Greta Gerwig's Barbie plays a constantly rebalancing line between cartoony fantasy and inspirational comedy. If she stumbles here and there or damn near hurtles from the rope it's because the brief is a tough one. If you remember the 1980s kid blockbusters of characters or toys getting their own movies like Santa The Movie or The Garbage Pail Kids Movie you might recall how they tended to deflate rapidly once the premise was done with and everything kept under the thumb of the brand. That's the case here with Mattel not just keeping a close watch on proceedings but featuring as an imagined toy like corporation. If you give someone like Greta Gerwig this movie to write (with life and creative partner Noah Baumbach) and direct you would know you aren't going to get a shill fest, well, not wholly.

So, what do you do when you have to juggle a fantasy world, a corporation and a believable version of reality? You treat them all the same. Barbie's wake up routine and the weird sounding medical advice she gets are funny but offered deadpan. Same with the whimsical corporate round table whose members are later seen in rollerblades as black as their suits.
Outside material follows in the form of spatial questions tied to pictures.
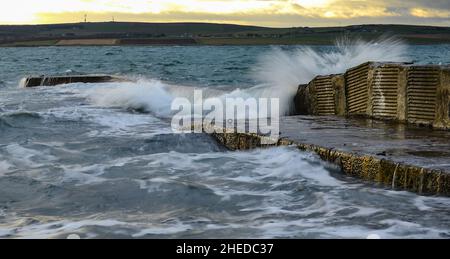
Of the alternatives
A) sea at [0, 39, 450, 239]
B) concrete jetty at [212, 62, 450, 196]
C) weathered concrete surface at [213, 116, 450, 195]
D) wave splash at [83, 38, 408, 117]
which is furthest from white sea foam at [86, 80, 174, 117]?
weathered concrete surface at [213, 116, 450, 195]

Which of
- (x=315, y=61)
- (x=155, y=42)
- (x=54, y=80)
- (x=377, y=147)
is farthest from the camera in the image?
(x=155, y=42)

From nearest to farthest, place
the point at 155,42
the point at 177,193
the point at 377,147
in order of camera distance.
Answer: the point at 177,193, the point at 377,147, the point at 155,42

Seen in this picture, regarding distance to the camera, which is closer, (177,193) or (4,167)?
(177,193)

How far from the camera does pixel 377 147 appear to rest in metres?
6.57

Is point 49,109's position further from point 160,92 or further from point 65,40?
point 65,40

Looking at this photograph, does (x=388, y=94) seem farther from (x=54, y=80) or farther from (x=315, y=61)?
(x=54, y=80)

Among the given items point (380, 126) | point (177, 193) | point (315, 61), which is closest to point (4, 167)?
point (177, 193)

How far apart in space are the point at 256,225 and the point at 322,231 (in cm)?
54

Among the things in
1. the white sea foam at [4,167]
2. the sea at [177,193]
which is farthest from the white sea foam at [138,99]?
the white sea foam at [4,167]

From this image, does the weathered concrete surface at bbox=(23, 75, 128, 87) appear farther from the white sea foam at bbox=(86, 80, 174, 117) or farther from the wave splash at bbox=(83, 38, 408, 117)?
the wave splash at bbox=(83, 38, 408, 117)

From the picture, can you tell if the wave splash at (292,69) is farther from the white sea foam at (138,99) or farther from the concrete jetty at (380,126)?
the concrete jetty at (380,126)

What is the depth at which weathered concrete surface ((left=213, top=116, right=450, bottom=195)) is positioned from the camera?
5.50m

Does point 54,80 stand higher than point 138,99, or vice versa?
point 54,80

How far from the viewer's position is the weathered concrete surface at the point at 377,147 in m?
5.50
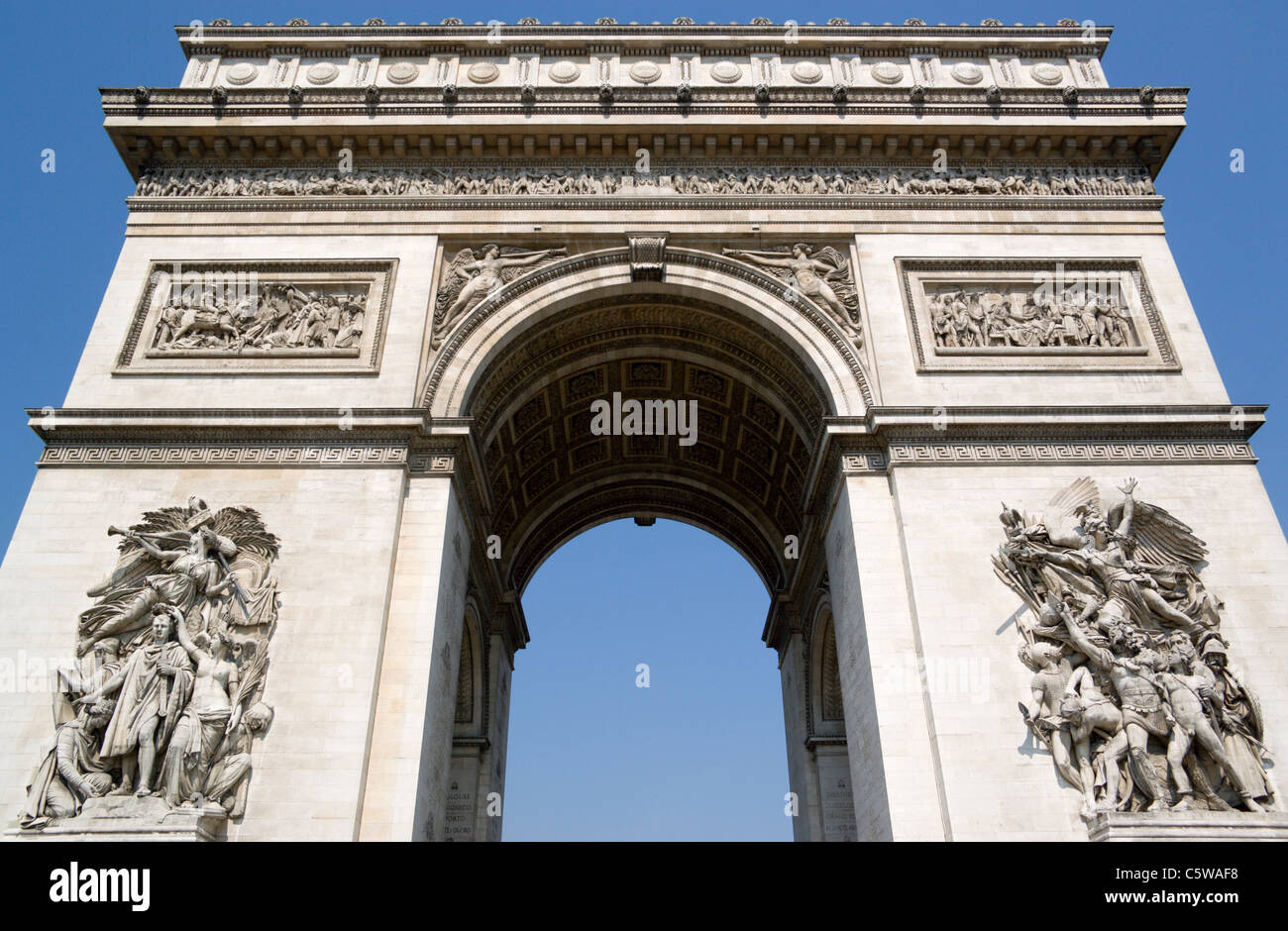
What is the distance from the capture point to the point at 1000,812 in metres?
11.7

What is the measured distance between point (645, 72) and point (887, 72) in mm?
4788

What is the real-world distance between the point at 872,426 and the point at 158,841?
435 inches

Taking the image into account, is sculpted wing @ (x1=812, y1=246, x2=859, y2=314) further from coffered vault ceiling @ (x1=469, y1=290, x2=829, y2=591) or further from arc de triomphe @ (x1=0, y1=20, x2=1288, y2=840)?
coffered vault ceiling @ (x1=469, y1=290, x2=829, y2=591)

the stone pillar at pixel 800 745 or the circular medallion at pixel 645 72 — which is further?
the stone pillar at pixel 800 745

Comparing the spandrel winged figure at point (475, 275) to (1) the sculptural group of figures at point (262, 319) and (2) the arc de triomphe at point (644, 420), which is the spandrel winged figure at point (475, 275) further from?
(1) the sculptural group of figures at point (262, 319)

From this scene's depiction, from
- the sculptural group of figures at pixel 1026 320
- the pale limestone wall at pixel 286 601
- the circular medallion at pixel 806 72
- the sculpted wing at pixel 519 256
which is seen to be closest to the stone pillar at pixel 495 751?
the pale limestone wall at pixel 286 601

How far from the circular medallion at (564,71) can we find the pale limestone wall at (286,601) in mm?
9133

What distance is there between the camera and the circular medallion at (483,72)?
18.5 metres

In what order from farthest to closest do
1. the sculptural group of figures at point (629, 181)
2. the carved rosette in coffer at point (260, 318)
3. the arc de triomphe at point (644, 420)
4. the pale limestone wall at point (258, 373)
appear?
the sculptural group of figures at point (629, 181)
the carved rosette in coffer at point (260, 318)
the pale limestone wall at point (258, 373)
the arc de triomphe at point (644, 420)

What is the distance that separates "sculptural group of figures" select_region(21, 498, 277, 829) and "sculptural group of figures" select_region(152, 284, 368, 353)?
3.39 metres

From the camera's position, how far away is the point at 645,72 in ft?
60.8

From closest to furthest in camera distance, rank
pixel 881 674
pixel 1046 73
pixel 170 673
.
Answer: pixel 170 673 → pixel 881 674 → pixel 1046 73

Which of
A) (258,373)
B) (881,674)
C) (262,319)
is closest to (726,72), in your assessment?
(262,319)

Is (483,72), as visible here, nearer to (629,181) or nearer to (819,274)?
(629,181)
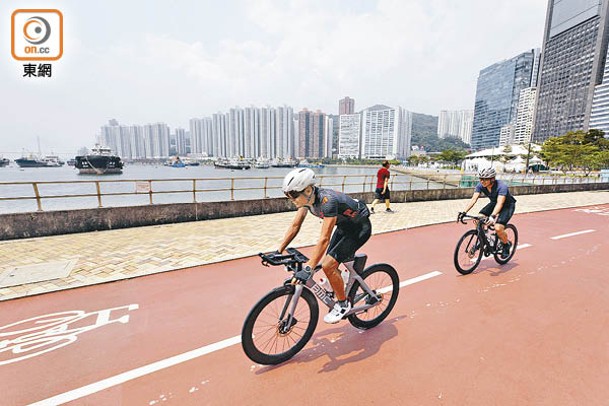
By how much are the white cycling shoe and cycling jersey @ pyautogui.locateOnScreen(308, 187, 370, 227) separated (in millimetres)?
909

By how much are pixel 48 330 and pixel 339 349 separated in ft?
11.6

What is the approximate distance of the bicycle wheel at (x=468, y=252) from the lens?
517cm

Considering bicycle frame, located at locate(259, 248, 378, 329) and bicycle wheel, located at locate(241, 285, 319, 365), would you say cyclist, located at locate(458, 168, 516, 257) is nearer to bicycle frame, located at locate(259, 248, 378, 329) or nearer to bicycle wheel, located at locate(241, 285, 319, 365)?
bicycle frame, located at locate(259, 248, 378, 329)

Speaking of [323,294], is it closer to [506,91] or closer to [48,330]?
[48,330]

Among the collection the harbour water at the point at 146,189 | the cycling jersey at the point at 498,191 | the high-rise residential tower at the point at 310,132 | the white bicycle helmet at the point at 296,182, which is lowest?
the harbour water at the point at 146,189

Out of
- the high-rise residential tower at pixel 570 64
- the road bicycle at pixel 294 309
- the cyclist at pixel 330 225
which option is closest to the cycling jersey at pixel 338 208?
the cyclist at pixel 330 225

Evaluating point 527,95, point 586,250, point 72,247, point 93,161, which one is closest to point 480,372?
point 586,250

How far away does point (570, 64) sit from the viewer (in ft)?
413

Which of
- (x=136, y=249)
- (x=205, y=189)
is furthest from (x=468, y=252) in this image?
(x=205, y=189)

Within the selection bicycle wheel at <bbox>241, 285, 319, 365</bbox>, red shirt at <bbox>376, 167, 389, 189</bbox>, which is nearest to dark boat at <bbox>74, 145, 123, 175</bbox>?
red shirt at <bbox>376, 167, 389, 189</bbox>

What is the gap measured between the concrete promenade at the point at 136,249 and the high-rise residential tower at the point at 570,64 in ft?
521

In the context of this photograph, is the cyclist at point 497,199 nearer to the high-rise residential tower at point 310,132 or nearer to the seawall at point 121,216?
the seawall at point 121,216

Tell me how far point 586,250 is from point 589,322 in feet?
13.9

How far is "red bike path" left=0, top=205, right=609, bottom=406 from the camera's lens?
2.56 metres
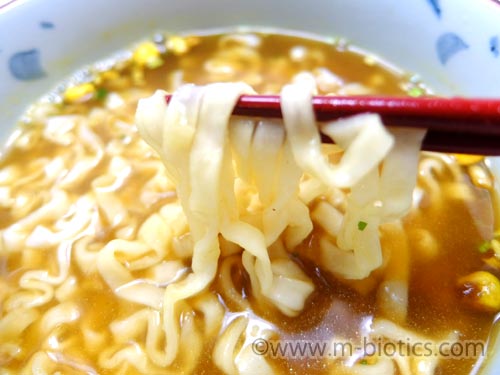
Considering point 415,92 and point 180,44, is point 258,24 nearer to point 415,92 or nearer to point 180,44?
point 180,44

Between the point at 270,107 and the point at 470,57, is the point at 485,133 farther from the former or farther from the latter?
the point at 470,57

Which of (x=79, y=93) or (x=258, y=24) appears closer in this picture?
(x=79, y=93)

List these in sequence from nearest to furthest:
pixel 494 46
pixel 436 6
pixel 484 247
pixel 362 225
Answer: pixel 362 225 < pixel 484 247 < pixel 494 46 < pixel 436 6

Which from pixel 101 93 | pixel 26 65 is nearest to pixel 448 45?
pixel 101 93

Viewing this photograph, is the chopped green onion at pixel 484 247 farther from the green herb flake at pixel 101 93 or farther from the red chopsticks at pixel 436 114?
the green herb flake at pixel 101 93

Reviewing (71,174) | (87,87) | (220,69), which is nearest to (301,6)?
(220,69)

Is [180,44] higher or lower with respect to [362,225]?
higher
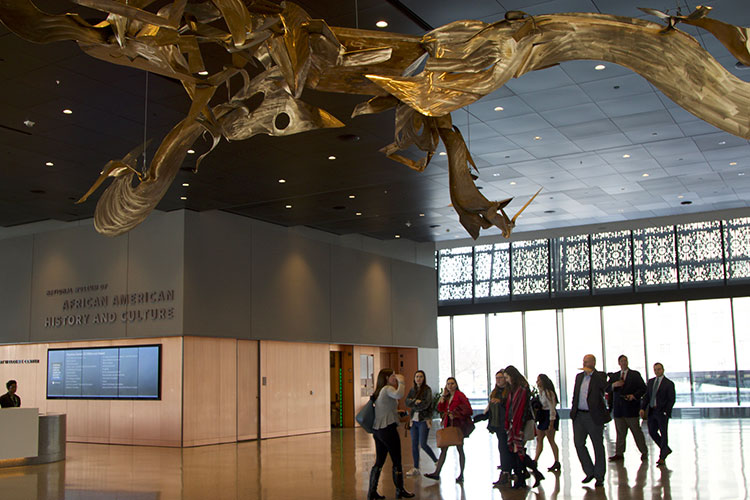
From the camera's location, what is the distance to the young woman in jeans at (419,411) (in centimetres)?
967

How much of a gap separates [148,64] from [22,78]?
6.44m

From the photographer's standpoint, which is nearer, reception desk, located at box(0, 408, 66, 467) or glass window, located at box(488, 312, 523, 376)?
reception desk, located at box(0, 408, 66, 467)

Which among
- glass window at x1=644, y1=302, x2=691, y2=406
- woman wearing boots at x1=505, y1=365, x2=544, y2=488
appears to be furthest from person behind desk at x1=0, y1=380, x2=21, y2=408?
glass window at x1=644, y1=302, x2=691, y2=406

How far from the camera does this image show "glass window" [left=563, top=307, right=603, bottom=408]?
24.0 metres

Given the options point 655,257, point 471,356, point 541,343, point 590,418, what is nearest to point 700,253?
point 655,257

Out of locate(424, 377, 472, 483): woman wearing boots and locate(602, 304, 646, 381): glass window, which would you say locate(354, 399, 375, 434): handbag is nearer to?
locate(424, 377, 472, 483): woman wearing boots

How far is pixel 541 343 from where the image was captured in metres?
24.8

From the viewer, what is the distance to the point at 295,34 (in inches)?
135

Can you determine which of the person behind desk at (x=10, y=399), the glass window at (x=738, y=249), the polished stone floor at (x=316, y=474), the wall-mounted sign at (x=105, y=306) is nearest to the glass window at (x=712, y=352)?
the glass window at (x=738, y=249)

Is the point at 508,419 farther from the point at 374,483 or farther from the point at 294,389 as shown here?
the point at 294,389

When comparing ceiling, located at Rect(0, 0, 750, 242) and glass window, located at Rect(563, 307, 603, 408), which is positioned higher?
ceiling, located at Rect(0, 0, 750, 242)

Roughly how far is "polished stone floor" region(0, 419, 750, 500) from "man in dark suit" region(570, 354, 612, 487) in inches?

The construction workers respond to Barbie's intended wooden spoon comment on her and Ken's anatomy elicits at least one snorting laugh from the final comment in the scene. These realms are uniform and held together and to each other with the kind of arch dialogue that Gerwig and Baumbach have been winning with for their careers. Michael Cera as Alan might well have had an odd sense of career flashback to the dry and dust delivery of his breakout role in the tv show Arrested Development. He slots right in.

Margot Robbie in the title role (or the manifestation of it we follow) brings everything she can to the table. She has to; without her range and physicality the arc Gerwig asks of her would collapse the way she does when reverting to a doll-like torpor in a second act motion impressive for its plainness. I'd suspect a lot of details will be missed at least on first viewings when her performance will be confused with her vanilla choctop persona. I'll bet I didn't pick up a good third of them. Ryan Gosling as the Ken in Chief surprises with his comic turns, using a naive unawareness of his absurdity, ensuring that the Ken world he aspires to features some of the funniest takes on masculinity I've seen since the classic South Park era. The foils from reality form one of the most poignant aspects of the dizziness. America Ferrara and Ariana Greenblatt  as mother and daughter respectively who play a decisive part in the third act as well as present a generational divide to be sorted which feels genuine (again, because it has to as it gets tested against the constant loopiness of Barbieworld). Katie McKinnon as Weird Barbie could make laugh with a raised eyebrow and Will Ferrell as the CEO Mattel are always welcome on screen.

Barbie takes a toy and turns it into a tale of enablement. Greta Gerwig's feat is one of keeping control over such an explosively idea-laden project so that it never quite falls into dragging repetition nor bloats itself on its own feedback. From the hilarious Kubrick tribute of the opening scene, through the collision with the real world and the thrilling toy politics in the third act, this film works, oddly enough, by restraint. Even when the themes turn grave and the messaging threatens to burst its bounds, the lightness of the aesthetic and the clear love of subject and then the wicked grin of shoving a hand into the pool and splashing it around loop back to give it a good save.